15 Nisan 2015
1915 tehcir olaylarının yüzüncü yıldönümü, Ermenistan ve Ermeni diyasporasında her zamankinden fazla gerilim ve hareketliliğe yol açtı. Cumhurbaşkanı Erdoğan, geçen yıl yayınladığı ve son derece olumlu etki yapan açıklamasında, ilk kez Türkiye Cumhuriyeti`ni temsilen I. Dünya Savaşı`nda hayatlarını kaybeden tüm kişilere başsağlığı dilemişti. Bunun çok ciddi bir adım olmadığını düşünenler için, müsadere edilen Azınlık Vakıf mallarının iadesi ve "Ermeni tehciri" konusunun tabu halinden çıkarılıp her platformda tartışılan bir konu haline gelmesi gibi gelişmelerin, AK Parti iktidarı sırasında gerçekleştiğini hatırlatmakta yarar var. Türkiye Cumhuriyeti kurulduktan sonra, Ermeni nüfusun Osmanlı dönemindeki tehciri ve mallarının müsadere edilmiş olması, toplumda genel bir suçluluk duygusu yarattı. Atatürk dönemi oluşturulan ve Türklerin kökenini tarih öncesi dönemlere dayandıran anlayış ve kurucu mitologya, çok uzun zaman Ermeni tehcirinin tartışılmasını geciktirdi. Bunun yanı sıra, Türkiye Cumhuriyeti vatandaşı Ermenilerin yaşadıkları korkunç travma, bu konunun utanılacak ve konuşulmayacak bir alan olduğu kanısını güçlendirdi. Türkiye`de tarih yazımı, Osmanlı`nın parçalanması döneminde var olan büyük felaketleri yokmuş gibi gösterdiği için, nesiller boyu toplumun genç insanları, gerçek bir bilgisizlik içinde yaşadı, buna karşın "gayrimüslim" daima "güvenilmeyecek" unsur, arkadan vuran tehlikeli azınlık olarak gösterildi. Hem Ermeni nüfusunun başına gelenler öğrenilemedi, hem de toplumda "tek tip yurttaş" yetiştirme sistemi sonuç verdi. Türkiye`nin düşmanlarla çevrili sadece kendisine güvenecek bir ülke olduğu paradigması ile yetiştirildik.

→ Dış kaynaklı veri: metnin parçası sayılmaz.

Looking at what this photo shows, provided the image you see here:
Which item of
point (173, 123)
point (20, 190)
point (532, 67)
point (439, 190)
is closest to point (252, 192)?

Bu paradigmayı gerçek anlamda kıran, gerek Ermeni, gerek Kürt sorununun adını koymaya cesaret eden iktidar, Recep Tayyip Erdoğan liderliğindeki AK Parti iktidarı oldu. Bu gerçeğin altının kalın biçimde çizilmesi gerekiyor çünkü genellikle liberal çevreler tarafından kolayca unutulabiliyor. Türkiye gibi milliyetçilik duygusunun yüksek olduğu bir toplumda, kimi son derece rahatsız edici gerçeklerle yüzleşmek, hiç kolay bir yaklaşım değil. Bunun bilincinde olan Cumhurbaşkanı Erdoğan, adım adım açılımlar yaparak, Ermenistan ile ilişkileri normalleştirmek için önemli riskler alarak, bu konuyu fevkalade önemli bir yere getirdi. Bugün sorun, varlık nedeni tehciri "jenosid" olarak tanımlayıp, Türk olan her şeyden nefret etmek olan Ermeni diyasporasının radikal kısmını teskin etmek değil. Böyle bir açılım mümkün de değil. Ancak geçmişin acılarının insancıl düzeyde ele alınması, üstünden bir asır geçmiş olan olayların artık geleceği ipotek altına almaması da çok önemli.
Papa Francis`in 12 Nisan`da yaptığı açıklama, bu normalleşme ve karşılıklı anlayış sürecine ne kadar destek oldu, anlamak çok zor. Vatikan, özellikle II. Dünya Savaşı süresinde ve sonrasındaki tavrıyla, evrensel barışa büyük katkılarıyla hatırlanan bir kurum değil. Büyük bir inanç dünyasının ruhani lideri olan Papa`dan, daha insancıl, daha kucaklayıcı, o dönemin tüm felaketzedelerini de hatırlayan bir yaklaşım beklenirdi, olmadı. Büyük bir fırsat da heba edilmiş oldu. Ancak bu tür, içine girdiğimiz barışma sürecini zedeleyecek yaklaşımlar, iyi niyetle ya da başka nedenlerle daha çok gündeme gelecektir. Son derece önemli bir Hıristiyan dini bayramı olan paskalya döneminde, umudumuz, yurt içinde ve yurt dışında yaşayan tüm Türkiye kökenli insanların, dualarını barış ve karşılıklı anlayış için etmeleridir. Türkiye`de, Cumhurbaşkanı Erdoğan`ın iradesi çerçevesinde, bu barışma ve kardeşlik oluşturma süreci devam edecektir.